> PASSAGE
Attached files

file filename
EX-10.48 - ROYALTY AGREEMENT DATED FOR REFERENCE SEPTEMBER 6, 2018 - Cell MedX Corp.cmxc_ex1048.htm
EX-10.47 - INTELLECTUAL PROPERTY ROYALTY AGREEMENT DATED FOR REFERENCE SEPTEMBER 6, 2018 - Cell MedX Corp.cmxc_ex1047.htm
EX-10.46 - LOAN AGREEMENT AND NOTE PAYABLE DATED MAY 8, 2018 - Cell MedX Corp.cmxc_ex1046.htm
EX-10.45 - LOAN AGREEMENT AND NOTE PAYABLE DATED APRIL 5, 2018 - Cell MedX Corp.cmxc_ex1045.htm
EX-32.2 - CERTIFICATION - Cell MedX Corp.cmxc_ex322.htm
EX-32.1 - CERTIFICATION - Cell MedX Corp.cmxc_ex321.htm
EX-31.2 - CERTIFICATION - Cell MedX Corp.cmxc_ex312.htm
EX-31.1 - CERTIFICATION - Cell MedX Corp.cmxc_ex311.htm
EX-21.1 - LIST OF SIGNIFICANT SUBSIDIARIES - Cell MedX Corp.cmxc_ex211.htm
10-K - ANNUAL REPORT - Cell MedX Corp.cmxc_10k.htm


Letter of Intent


This Letter of Intent (“LOI”) is between Live Current Media, Inc. located at 820 - 1130 West Pender Street, Vancouver, BC  V6E 4A4, Canada (“LIVC”), and Cell MedX Corp. located at 123 W. Nye Ln, Suite 446 Carson City, NV (“CMXC”).  For purposes of this LOI, LIVC and CMXC are referred to collectively as “the Parties.”

> WHAT TO DO
A) List every exhibit in the Cell MedX filing text whose description is "CERTIFICATION", giving each one's exhibit number.
B) Rewrite as a short list the paragraph of the Cell MedX filing text that begins "This Letter of Intent (“LOI”) is between", keeping its main facts.
C) Answer these questions from the Cell MedX filing text:
(i) What is the date of the loan agreement and note payable listed as EX-10.46?
(ii) For what date are the two royalty agreements dated for reference?
(iii) In what city is Live Current Media, Inc. located?

> INFORMATION SUPPLIED
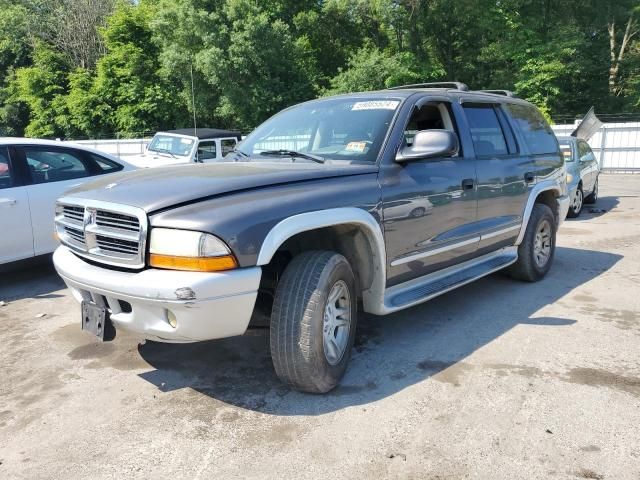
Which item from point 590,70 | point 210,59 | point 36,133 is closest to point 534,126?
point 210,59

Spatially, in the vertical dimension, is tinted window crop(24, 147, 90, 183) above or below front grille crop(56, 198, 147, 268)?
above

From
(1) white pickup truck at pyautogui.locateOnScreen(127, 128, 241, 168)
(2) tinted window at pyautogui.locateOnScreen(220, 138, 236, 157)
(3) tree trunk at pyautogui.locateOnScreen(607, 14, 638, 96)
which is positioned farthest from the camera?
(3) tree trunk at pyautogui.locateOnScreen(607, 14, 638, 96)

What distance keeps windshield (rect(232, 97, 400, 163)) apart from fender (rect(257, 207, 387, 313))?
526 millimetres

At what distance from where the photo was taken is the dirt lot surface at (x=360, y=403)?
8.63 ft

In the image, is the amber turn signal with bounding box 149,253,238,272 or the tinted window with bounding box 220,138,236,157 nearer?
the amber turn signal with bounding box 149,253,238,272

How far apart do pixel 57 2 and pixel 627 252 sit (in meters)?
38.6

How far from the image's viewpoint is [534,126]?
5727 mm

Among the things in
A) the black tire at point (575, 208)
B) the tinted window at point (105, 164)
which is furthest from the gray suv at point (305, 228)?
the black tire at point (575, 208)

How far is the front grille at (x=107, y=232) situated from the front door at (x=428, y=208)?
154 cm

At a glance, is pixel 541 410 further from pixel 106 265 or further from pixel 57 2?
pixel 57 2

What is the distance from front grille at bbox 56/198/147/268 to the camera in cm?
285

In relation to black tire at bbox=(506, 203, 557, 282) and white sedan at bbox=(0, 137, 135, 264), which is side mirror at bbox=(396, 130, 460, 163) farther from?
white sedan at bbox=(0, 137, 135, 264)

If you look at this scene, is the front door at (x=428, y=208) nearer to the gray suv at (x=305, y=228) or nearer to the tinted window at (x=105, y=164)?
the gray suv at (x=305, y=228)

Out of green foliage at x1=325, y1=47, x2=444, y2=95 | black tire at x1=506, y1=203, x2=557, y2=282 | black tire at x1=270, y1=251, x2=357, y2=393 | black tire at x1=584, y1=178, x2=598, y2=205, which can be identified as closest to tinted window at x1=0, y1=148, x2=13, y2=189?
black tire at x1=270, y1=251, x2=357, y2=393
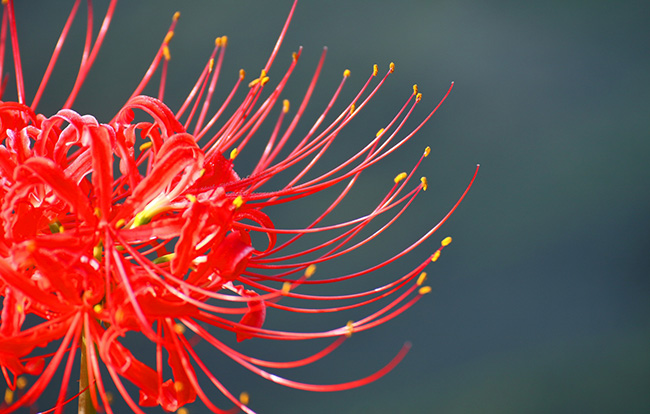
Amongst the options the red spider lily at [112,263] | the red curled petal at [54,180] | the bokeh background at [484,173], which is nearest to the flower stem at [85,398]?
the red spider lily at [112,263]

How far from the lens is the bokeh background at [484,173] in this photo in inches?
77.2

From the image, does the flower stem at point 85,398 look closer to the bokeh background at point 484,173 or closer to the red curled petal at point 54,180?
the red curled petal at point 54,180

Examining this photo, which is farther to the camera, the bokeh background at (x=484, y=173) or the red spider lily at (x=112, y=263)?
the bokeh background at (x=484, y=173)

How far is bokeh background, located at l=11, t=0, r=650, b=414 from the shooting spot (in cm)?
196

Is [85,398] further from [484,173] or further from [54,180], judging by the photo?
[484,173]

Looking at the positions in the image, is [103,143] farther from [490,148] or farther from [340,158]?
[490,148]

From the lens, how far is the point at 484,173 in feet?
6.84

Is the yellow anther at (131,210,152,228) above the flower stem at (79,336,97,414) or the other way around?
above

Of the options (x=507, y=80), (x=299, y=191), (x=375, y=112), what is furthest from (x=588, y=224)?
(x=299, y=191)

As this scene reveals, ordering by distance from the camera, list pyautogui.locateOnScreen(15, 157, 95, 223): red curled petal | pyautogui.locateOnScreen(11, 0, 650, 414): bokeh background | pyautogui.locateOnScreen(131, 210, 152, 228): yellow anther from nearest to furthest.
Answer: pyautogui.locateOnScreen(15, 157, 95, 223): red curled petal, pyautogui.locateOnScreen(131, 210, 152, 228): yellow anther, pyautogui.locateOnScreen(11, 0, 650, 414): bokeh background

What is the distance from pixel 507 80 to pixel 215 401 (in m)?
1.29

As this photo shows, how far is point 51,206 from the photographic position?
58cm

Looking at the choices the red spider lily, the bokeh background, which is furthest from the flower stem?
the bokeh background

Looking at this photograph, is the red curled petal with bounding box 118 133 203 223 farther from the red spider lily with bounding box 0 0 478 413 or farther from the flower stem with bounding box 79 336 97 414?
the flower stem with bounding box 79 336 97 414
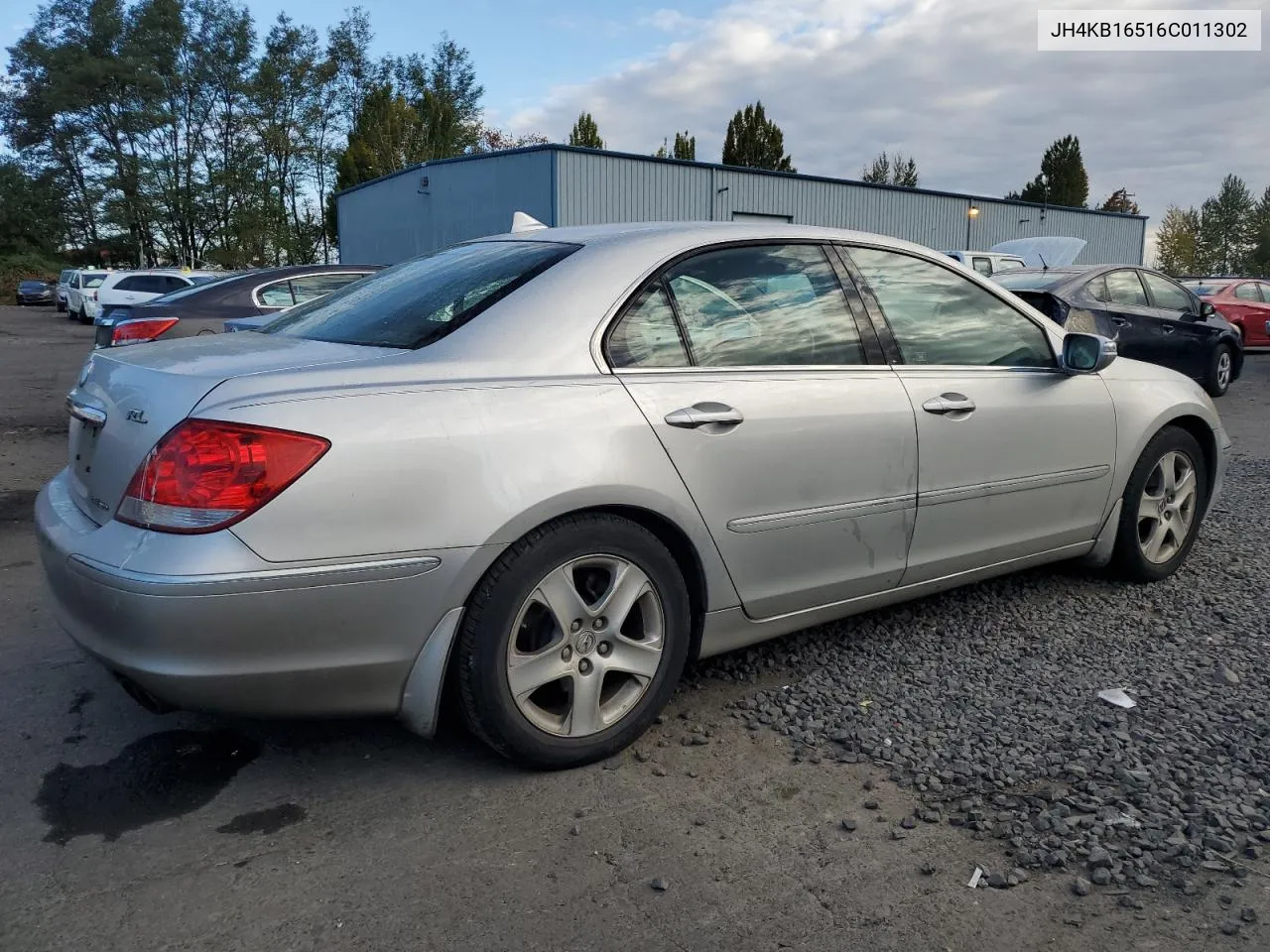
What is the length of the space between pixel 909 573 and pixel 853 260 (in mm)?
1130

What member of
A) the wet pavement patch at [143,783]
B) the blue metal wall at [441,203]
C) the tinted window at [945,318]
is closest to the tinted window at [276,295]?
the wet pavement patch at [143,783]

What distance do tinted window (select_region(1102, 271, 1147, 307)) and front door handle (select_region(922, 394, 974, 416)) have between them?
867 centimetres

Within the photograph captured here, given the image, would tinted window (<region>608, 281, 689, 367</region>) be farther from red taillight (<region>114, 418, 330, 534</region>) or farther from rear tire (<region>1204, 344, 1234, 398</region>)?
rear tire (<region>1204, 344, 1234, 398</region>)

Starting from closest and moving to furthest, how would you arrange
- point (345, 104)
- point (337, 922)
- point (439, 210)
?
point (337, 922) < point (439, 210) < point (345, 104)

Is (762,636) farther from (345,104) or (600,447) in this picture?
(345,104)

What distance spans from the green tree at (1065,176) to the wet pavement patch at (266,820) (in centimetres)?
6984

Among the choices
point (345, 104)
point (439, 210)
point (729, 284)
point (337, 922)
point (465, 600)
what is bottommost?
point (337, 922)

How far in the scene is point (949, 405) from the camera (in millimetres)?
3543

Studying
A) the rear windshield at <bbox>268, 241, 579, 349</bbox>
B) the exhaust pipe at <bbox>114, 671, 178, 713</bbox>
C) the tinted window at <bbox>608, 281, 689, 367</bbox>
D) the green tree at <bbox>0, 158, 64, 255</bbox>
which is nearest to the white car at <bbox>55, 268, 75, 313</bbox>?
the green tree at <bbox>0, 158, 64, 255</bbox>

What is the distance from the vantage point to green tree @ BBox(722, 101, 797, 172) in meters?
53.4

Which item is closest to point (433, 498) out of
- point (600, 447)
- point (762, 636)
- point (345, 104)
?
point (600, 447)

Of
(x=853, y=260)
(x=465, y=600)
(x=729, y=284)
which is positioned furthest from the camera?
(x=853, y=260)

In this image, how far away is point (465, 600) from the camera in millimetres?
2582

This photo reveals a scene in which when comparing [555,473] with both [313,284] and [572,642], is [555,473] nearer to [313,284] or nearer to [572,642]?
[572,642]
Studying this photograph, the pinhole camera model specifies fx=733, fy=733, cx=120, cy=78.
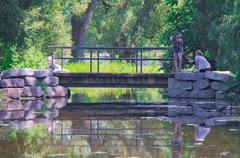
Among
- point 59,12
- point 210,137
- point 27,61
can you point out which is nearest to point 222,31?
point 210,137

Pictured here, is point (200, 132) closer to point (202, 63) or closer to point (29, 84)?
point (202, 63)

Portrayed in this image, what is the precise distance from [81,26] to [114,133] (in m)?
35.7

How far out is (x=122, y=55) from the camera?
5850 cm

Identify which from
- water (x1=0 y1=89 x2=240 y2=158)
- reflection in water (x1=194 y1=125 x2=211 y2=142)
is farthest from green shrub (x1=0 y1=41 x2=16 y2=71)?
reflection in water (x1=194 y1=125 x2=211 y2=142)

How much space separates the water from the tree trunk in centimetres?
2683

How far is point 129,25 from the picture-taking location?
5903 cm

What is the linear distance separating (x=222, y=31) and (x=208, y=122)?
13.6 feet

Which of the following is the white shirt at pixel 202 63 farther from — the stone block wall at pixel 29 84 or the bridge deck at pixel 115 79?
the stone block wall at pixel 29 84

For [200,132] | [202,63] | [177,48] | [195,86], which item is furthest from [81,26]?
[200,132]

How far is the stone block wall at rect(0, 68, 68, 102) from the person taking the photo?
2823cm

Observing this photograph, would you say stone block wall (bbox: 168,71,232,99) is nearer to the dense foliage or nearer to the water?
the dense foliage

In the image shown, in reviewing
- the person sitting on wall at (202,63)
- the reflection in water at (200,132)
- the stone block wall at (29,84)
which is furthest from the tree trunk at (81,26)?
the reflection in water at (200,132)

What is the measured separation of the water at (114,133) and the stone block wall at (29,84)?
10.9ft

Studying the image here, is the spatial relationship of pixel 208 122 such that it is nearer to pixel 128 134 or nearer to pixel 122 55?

> ANSWERS FOR THE TASKS
A) EX-32.2, EX-32.1, EX-31.2, EX-31.1

B)
- Document: Letter of Intent ("LOI")
- First party: Live Current Media, Inc. ("LIVC"), 820 - 1130 West Pender Street, Vancouver, BC V6E 4A4, Canada
- Second party: Cell MedX Corp. ("CMXC"), 123 W. Nye Ln, Suite 446, Carson City, NV
- LIVC and CMXC are referred to collectively as "the Parties."

C)
(i) May 8, 2018
(ii) September 6, 2018
(iii) Vancouver